En cuanto a la población pediátrica, los niños son igualmente susceptibles a la adquisición del SARS-CoV-2 en comparación con los adultos, aunque presentan una probabilidad significativamente menor de manifestar síntomas clínicos. Esta menor expresión sintomática puede explicarse por varias razones inmunológicas y moleculares. En primer lugar, los niños tienen mayor probabilidad de haber estado expuestos previamente a coronavirus benignos que causan resfriados, lo que podría proporcionarles una protección relativa frente a infecciones severas por SARS-CoV-2. En segundo lugar, presentan concentraciones más bajas del receptor ACE-2 —la proteína utilizada por el virus para ingresar a las células huésped— en el tejido pulmonar, lo que reduce la eficiencia del virus para establecer infecciones graves en los pulmones. Finalmente, los niños manifiestan una respuesta innata al SARS-CoV-2 más robusta que la de los adultos, caracterizada por niveles elevados de interleucina 17 y interferón gamma, dos mediadores inmunitarios clave en la defensa antiviral. Esta respuesta inmunitaria más vigorosa contribuye a que los niños sean mucho menos propensos a desarrollar formas graves de la enfermedad.

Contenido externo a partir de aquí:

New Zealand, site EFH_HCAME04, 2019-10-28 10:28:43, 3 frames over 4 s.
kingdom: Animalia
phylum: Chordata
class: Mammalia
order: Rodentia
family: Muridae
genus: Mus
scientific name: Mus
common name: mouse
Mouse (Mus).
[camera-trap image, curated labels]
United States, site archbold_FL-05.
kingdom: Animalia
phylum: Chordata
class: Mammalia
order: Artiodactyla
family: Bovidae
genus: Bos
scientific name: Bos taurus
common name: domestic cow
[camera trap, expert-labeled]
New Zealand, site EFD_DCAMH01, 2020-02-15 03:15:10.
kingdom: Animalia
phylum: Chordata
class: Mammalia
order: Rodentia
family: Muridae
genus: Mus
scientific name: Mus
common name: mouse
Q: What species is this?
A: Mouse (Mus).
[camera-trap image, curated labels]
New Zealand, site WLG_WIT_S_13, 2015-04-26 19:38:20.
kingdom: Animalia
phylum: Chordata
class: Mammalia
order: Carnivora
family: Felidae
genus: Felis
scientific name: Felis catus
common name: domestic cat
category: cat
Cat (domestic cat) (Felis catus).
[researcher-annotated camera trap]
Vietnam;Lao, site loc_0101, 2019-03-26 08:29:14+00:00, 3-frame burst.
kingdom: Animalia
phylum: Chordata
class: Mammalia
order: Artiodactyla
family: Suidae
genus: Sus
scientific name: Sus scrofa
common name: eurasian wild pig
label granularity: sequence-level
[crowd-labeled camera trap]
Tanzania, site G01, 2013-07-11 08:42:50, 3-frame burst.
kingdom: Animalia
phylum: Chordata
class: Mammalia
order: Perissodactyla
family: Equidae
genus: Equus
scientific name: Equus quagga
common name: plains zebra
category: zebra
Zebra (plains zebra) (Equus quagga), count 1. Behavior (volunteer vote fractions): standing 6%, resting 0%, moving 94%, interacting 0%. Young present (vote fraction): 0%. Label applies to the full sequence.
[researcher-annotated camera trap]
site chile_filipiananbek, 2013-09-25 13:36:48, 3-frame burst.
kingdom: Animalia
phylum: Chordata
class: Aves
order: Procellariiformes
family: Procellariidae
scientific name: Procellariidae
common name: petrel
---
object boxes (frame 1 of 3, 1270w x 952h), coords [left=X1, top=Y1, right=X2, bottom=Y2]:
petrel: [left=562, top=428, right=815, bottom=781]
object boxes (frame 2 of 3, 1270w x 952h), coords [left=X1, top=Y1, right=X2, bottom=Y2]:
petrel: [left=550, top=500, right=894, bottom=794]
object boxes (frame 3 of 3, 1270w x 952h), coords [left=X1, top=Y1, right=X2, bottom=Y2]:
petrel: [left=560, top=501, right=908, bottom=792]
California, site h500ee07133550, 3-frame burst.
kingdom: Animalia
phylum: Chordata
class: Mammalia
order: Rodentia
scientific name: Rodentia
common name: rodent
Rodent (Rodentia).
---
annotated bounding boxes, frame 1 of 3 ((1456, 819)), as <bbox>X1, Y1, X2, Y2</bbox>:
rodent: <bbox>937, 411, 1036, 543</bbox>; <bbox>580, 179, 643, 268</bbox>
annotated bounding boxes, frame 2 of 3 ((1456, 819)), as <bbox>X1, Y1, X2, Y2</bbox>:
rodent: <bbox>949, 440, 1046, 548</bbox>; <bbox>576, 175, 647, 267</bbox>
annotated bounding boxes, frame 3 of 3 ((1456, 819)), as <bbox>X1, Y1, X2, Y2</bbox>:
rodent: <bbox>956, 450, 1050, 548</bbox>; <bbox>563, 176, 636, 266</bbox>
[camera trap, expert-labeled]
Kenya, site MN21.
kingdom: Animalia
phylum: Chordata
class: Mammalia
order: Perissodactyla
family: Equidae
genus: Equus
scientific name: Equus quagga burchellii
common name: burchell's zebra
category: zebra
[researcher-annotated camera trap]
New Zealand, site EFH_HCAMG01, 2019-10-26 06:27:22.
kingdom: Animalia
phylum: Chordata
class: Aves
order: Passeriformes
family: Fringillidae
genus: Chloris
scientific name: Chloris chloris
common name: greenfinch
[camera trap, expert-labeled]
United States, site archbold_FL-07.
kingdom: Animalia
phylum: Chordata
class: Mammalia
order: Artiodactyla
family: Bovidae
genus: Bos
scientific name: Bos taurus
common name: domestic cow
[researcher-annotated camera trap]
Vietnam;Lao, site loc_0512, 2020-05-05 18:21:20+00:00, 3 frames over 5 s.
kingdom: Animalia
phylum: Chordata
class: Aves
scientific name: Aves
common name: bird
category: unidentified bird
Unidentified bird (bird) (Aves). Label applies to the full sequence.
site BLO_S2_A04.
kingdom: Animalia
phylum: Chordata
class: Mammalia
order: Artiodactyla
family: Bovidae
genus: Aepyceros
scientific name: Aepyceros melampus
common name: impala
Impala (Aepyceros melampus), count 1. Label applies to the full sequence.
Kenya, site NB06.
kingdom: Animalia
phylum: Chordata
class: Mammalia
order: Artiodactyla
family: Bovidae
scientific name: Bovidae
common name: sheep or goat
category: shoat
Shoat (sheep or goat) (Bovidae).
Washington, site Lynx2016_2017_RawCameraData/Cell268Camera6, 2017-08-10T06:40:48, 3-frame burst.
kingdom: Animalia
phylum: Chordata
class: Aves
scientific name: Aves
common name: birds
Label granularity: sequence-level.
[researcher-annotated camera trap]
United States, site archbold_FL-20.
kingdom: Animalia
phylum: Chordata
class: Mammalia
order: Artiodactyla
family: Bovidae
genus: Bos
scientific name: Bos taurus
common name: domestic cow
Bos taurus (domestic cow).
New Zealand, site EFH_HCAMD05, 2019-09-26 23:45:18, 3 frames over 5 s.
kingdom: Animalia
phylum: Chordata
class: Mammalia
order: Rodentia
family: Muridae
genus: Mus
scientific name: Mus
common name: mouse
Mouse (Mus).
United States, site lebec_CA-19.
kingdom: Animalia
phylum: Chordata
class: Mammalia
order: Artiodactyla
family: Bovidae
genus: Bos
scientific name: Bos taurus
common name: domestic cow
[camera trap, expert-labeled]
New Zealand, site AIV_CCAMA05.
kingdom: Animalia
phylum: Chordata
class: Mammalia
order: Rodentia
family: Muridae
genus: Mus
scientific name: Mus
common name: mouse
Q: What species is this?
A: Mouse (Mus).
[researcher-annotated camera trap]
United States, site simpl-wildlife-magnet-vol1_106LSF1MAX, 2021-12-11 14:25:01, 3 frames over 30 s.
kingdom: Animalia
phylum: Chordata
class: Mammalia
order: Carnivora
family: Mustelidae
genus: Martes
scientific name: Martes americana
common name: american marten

Además de los adultos mayores, la infección por el virus SARS-CoV-2 representa un riesgo particularmente grave para las personas que padecen enfermedades crónicas, tales como diabetes mellitus, obesidad, hipertensión arterial, enfermedades crónicas del corazón, del pulmón o del riñón, así como antecedentes de accidente cerebrovascular. Estas condiciones comórbidas predisponen a un peor pronóstico clínico y a un aumento significativo en la morbilidad y mortalidad asociadas a la COVID-19. En un amplio estudio de cohorte multiétnico realizado en adultos hospitalizados por COVID-19, se observó que la obesidad se asoció con un aumento del ciento trece por ciento en el riesgo de hospitalización y un incremento del cuarenta y tres por ciento en el riesgo de muerte, lo que destaca la relevancia de esta condición como factor de riesgo independiente.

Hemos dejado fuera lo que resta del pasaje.